Ein Wähler wirft am 14.08.2017 seinen ausgefüllten Wahlzettel für die Bundestagswahl am ersten Tag der Briefwahl in einem Wahllokal im Stadtteil Charlottenburg-Wilmersdorf in Berlin in eine Wahlurne

Bis Freitag sind in Berlin nach Angaben der Landeswahlleiterin schon genau 144.619 Wahlscheine für den 24. September ausgestellt worden. Damit wollen bislang 5,8 Prozent aller Wahlberechtigten per Brief abstimmen. Die meisten Briefwähler gibt es derzeit in Steglitz-Zehlendorf mit rund 33.300 und Pankow mit rund 23.400 Personen, die wenigsten in Marzahn-Hellersdorf. Hier haben sich nur knapp 2000 Berliner ihre Unterlagen zuschicken lassen.

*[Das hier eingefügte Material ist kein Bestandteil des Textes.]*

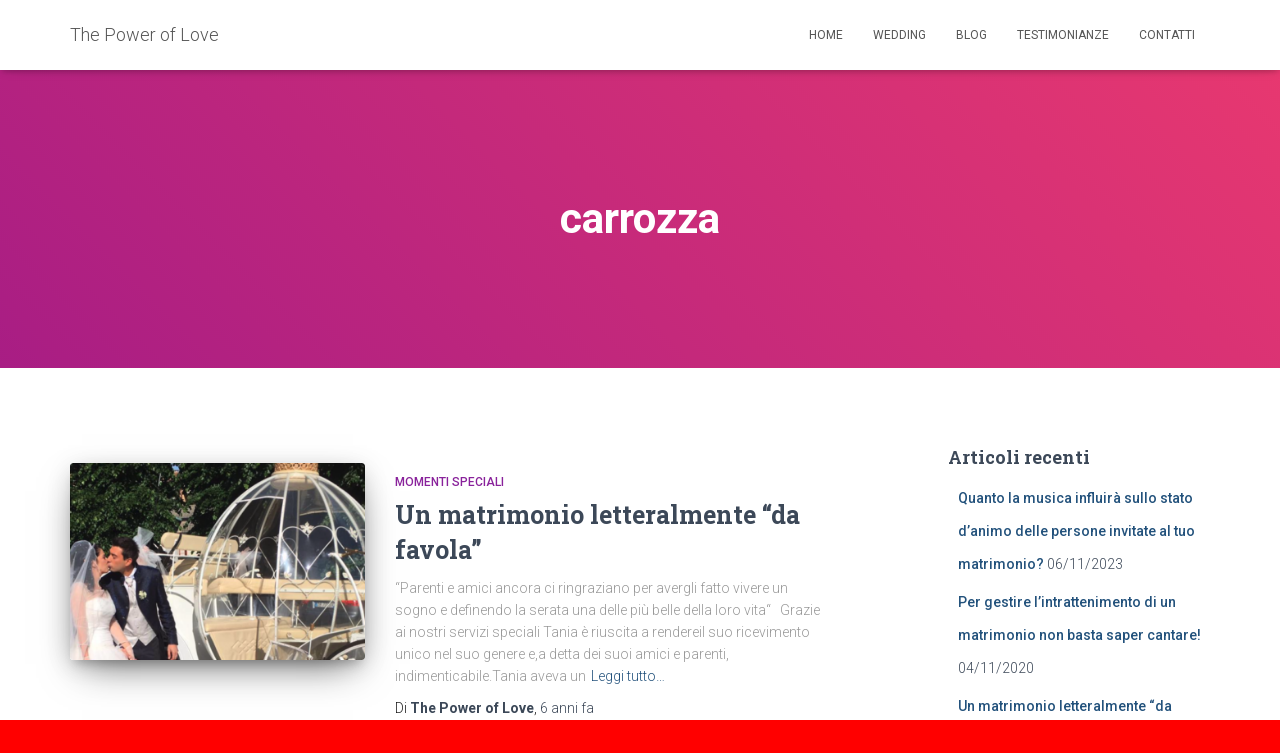

--- FILE ---
content_type: application/javascript
request_url: https://prism.app-us1.com/?a=89389704&u=https%3A%2F%2Fwww.thepoweroflove-music.it%2Ftag%2Fcarrozza%2F
body_size: 122
content:
window.visitorGlobalObject=window.visitorGlobalObject||window.prismGlobalObject;window.visitorGlobalObject.setVisitorId('20cfcdb7-9cc3-45cb-aeb0-42eca0655290', '89389704');window.visitorGlobalObject.setWhitelistedServices('tracking', '89389704');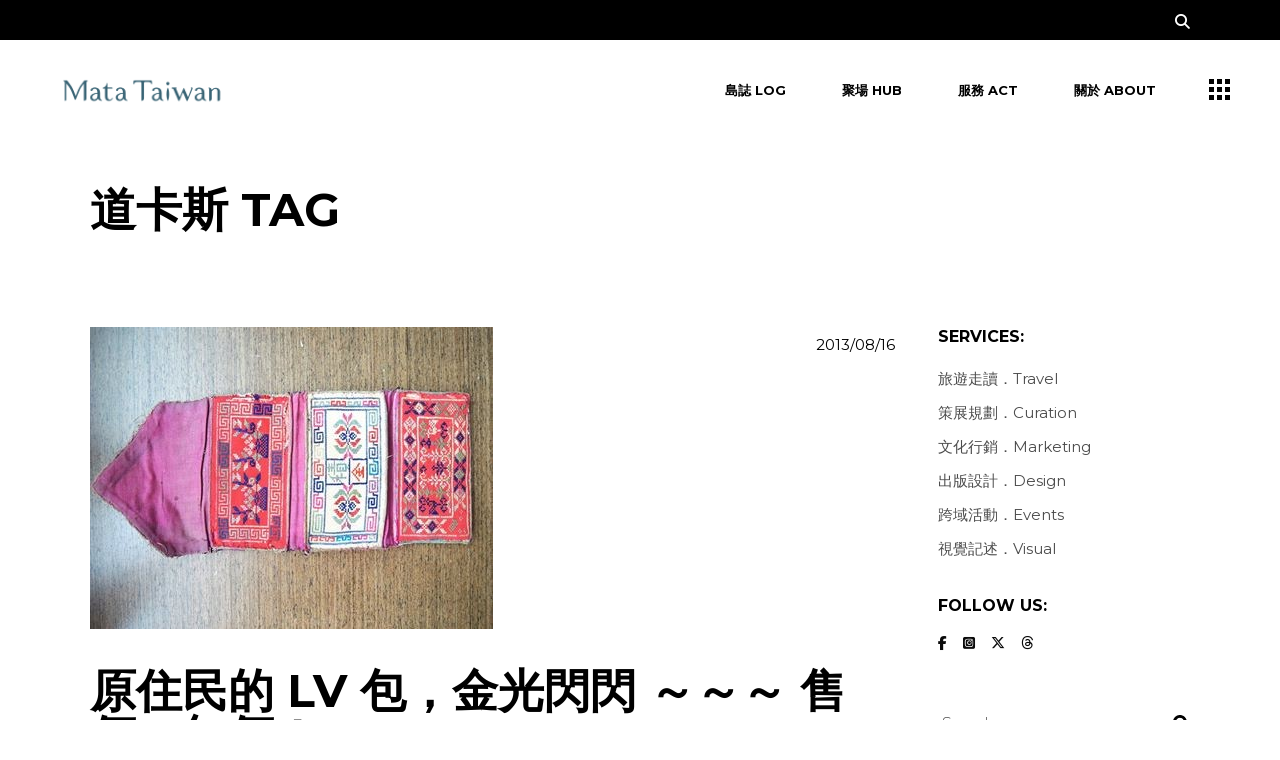

--- FILE ---
content_type: text/html; charset=utf-8
request_url: https://www.google.com/recaptcha/api2/aframe
body_size: 183
content:
<!DOCTYPE HTML><html><head><meta http-equiv="content-type" content="text/html; charset=UTF-8"></head><body><script nonce="2PQU2y9NUqOlgB_ZBomBHw">/** Anti-fraud and anti-abuse applications only. See google.com/recaptcha */ try{var clients={'sodar':'https://pagead2.googlesyndication.com/pagead/sodar?'};window.addEventListener("message",function(a){try{if(a.source===window.parent){var b=JSON.parse(a.data);var c=clients[b['id']];if(c){var d=document.createElement('img');d.src=c+b['params']+'&rc='+(localStorage.getItem("rc::a")?sessionStorage.getItem("rc::b"):"");window.document.body.appendChild(d);sessionStorage.setItem("rc::e",parseInt(sessionStorage.getItem("rc::e")||0)+1);localStorage.setItem("rc::h",'1770031803221');}}}catch(b){}});window.parent.postMessage("_grecaptcha_ready", "*");}catch(b){}</script></body></html>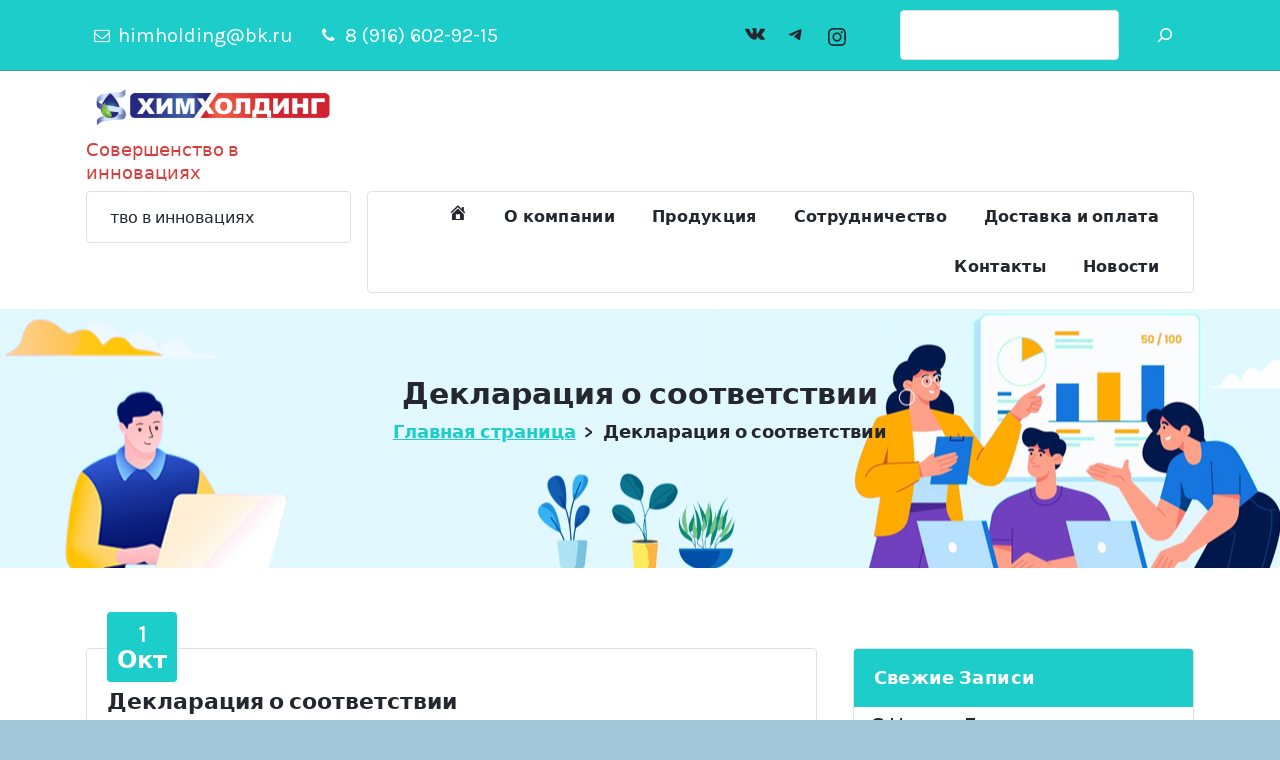

--- FILE ---
content_type: text/css
request_url: https://himholding.ru/wp-content/themes/shopmax/style.css?ver=6.9
body_size: 4248
content:
/*
Theme Name: ShopMax
Theme URI: https://burgerthemes.com/shopmax-free/
Author: burgersoftware
Author URI: https://burgerthemes.com/
Description: ShopMax is a flexible and attractive WooCommerce WordPress theme. The theme includes powerful sections with an innovative design that would easily fit into your new or existing online store. Suitable for every type of store. Checkout Pro Version https://burgerthemes.com/demo/pro/shopmax/
Template: storebiz
Version: 1.1.18
Tested up to: 6.9
Requires PHP: 5.6
License: GPLv3 or later
License URI: https://www.gnu.org/licenses/gpl-3.0.html
Text Domain: shopmax
Slug: shopmax
Tags: one-column, two-columns, left-sidebar, right-sidebar, flexible-header, custom-background, custom-colors, custom-header, custom-menu, featured-image-header, featured-images, footer-widgets, full-width-template, theme-options, threaded-comments, translation-ready, blog, grid-layout, portfolio, photography

This theme, like WordPress, is licensed under the GPL.
Use it to make something cool, have fun, and share what you've learned with others.

*/


/* Colors */

:root {
    --bs-black:#000000;
    --bs-blue:#0d6efd;
    --bs-indigo:#6610f2;
    --bs-purple:#6f42c1;
    --bs-pink:#d63384;
    --bs-red:#dc221c;
    --bs-orange:#fd7e14;
    --bs-orange-dark:#ee4a34;
    --bs-orange-dark-light:#fae4df;
    --bs-yellow:#ffcc00;
    --bs-green:#28a745;
    --bs-teal:#20c997;
    --bs-cyan:#17a2b8;
    --bs-white:#ffffff;
    --bs-gray:#dedede;
    --bs-gray-light: #e1e1e1;
    --bs-gray-dark:#343a40;
    --bs-primary:#1CCDCA;
    --bs-primary-dark:#429493;
    --bs-primary-light: #fbf0f0;
    --bs-primary-shadow:rgb(0 123 255 / 0.5);
    --bs-secondary:#24272e;
    --bs-secondary-dark: #1f2120;
    --bs-gray-500: #f2f2f2;
    --bs-gray-500-thumb: #c2c2c2;
    --bs-success:#28a745;
    --bs-info:#17a2b8;
    --bs-warning:#ffc107;
    --bs-danger:#dc3545;
    --bs-light:#f8f9fa;
    --bs-dark:#343a40;
    --bs-font-sans-serif:'Karla',system-ui,-apple-system,"Segoe UI",Roboto,"Helvetica Neue",Arial,"Noto Sans",sans-serif,"Apple Color Emoji","Segoe UI Emoji","Segoe UI Symbol","Noto Color Emoji";
    --bs-font-monospace:SFMono-Regular,Menlo,Monaco,Consolas,"Liberation Mono","Courier New",monospace;
    --bs-font-awesome: "FontAwesome";
    --bs-gradient:linear-gradient(180deg,rgba(255,255,255,0.15),rgba(255,255,255,0));
    --bs-gradient-image:linear-gradient(180deg,rgba(255,255,255,0.15),rgba(255,255,255,0));
    --bs-shadow: 2px 5px 20px rgba(0, 0, 0, .2);
    --bs-radius: 0.1875rem;
    --bs-theme-radius: 6.25rem;
    --bs-transition: all .35s cubic-bezier(.645,.045,.355,1);
    --bs-transition-slow: all .55s cubic-bezier(.645,.045,.355,1);
    --bs-transition-very-slow: all .75s cubic-bezier(.645,.045,.355,1);
}

.single-info img {
    width: 100%;
}

.footer-main figure.wp-block-table td {
    border: 1px solid #fff;
    text-align: center;
}

/* ======== */

ul.wp-block-social-links li a:before {
    content: none !important;
}
ul.wp-block-social-links li a {
    padding: 0.25rem !important;
}

.wp-block-button a.wp-block-button__link {
    border-color: inherit;
}

.post-section .wp-block-latest-comments {
    padding: 0;
}

widget .wp-block-group .wp-block-rss li:last-child {
    padding-bottom: 0;
}

.wp-block-woocommerce-customer-account a .wc-block-customer-account__account-icon {
    height: 1.5em;
    width: 1.5em;
}

.has-background.wp-block-read-more,
.has-background.post-navigation-link-next {
    padding: 0.25em 1.5em;
}

.wp-block-calendar .wp-calendar-nav {
    position: relative;
    top: 0;
    left: 0;
    width: 100%;
}
.sidebar .widget .wp-block-group .wp-block-latest-comments,
.sidebar .widget .wp-block-group .wp-block-loginout,
.sidebar .widget .wp-block-group .wp-block-table,
.sidebar .widget .wp-block-group .wp-block-buttons {
    padding: 1.565rem 1.000rem 1.563rem;
}
.wc-block-mini-cart__icon,
.wc-block-mini-cart__badge {
      color: inherit;
}
.has-background.wp-block-post-author {
    padding: 1rem;
}
.sidebar .widget .wp-block-group .wp-block-audio {
    padding: 1.563rem 1.000rem 1.563rem;
}
.entry-content blockquote cite a:hover,
.entry-content blockquote cite a:focus {
    text-decoration: underline;
}
.wp-block-image figcaption {
text-align: center;
}
.wp-block-calendar table caption {
    font-weight: 500;
}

Wer sich für die Briefwahl entscheidet, muss den Stimmzettel für die Bundestagswahl und den für den Tegel-Volksentscheid zusammen in den beiliegenden blauen Umschlag stecken und diesen zukleben. Darauf weist die Landeswahlleitung hin. Denn in den Bezirkswahlämtern seien in den vergangenen Tagen vermehrt Nachfragen von Briefwählern zum Umgang mit den beiden zugeschickten Stimmzetteln eingegangen, heißt es. Auf dem Hinweisblatt zur Briefwahl, das den Unterlagen beiliegt, sei das Vorgehen beschrieben. Dennoch gibt es offenbar Irritationen.

Zusammenfassend funktioniert die Briefwahl also wie folgt: Die zwei Stimmzettel (Bundestagswahl und Tegel) persönlich ankreuzen und zusammen in den blauen Umschlag stecken. Die eidesstattliche Versicherung unterschreiben. Diese und den zugeklebten blauen Stimmzettelumschlag zusammen in das rote Kuvert stecken. Dieses verschließen, in den Briefkasten stecken oder direkt beim Bezirkswahlamt abgeben.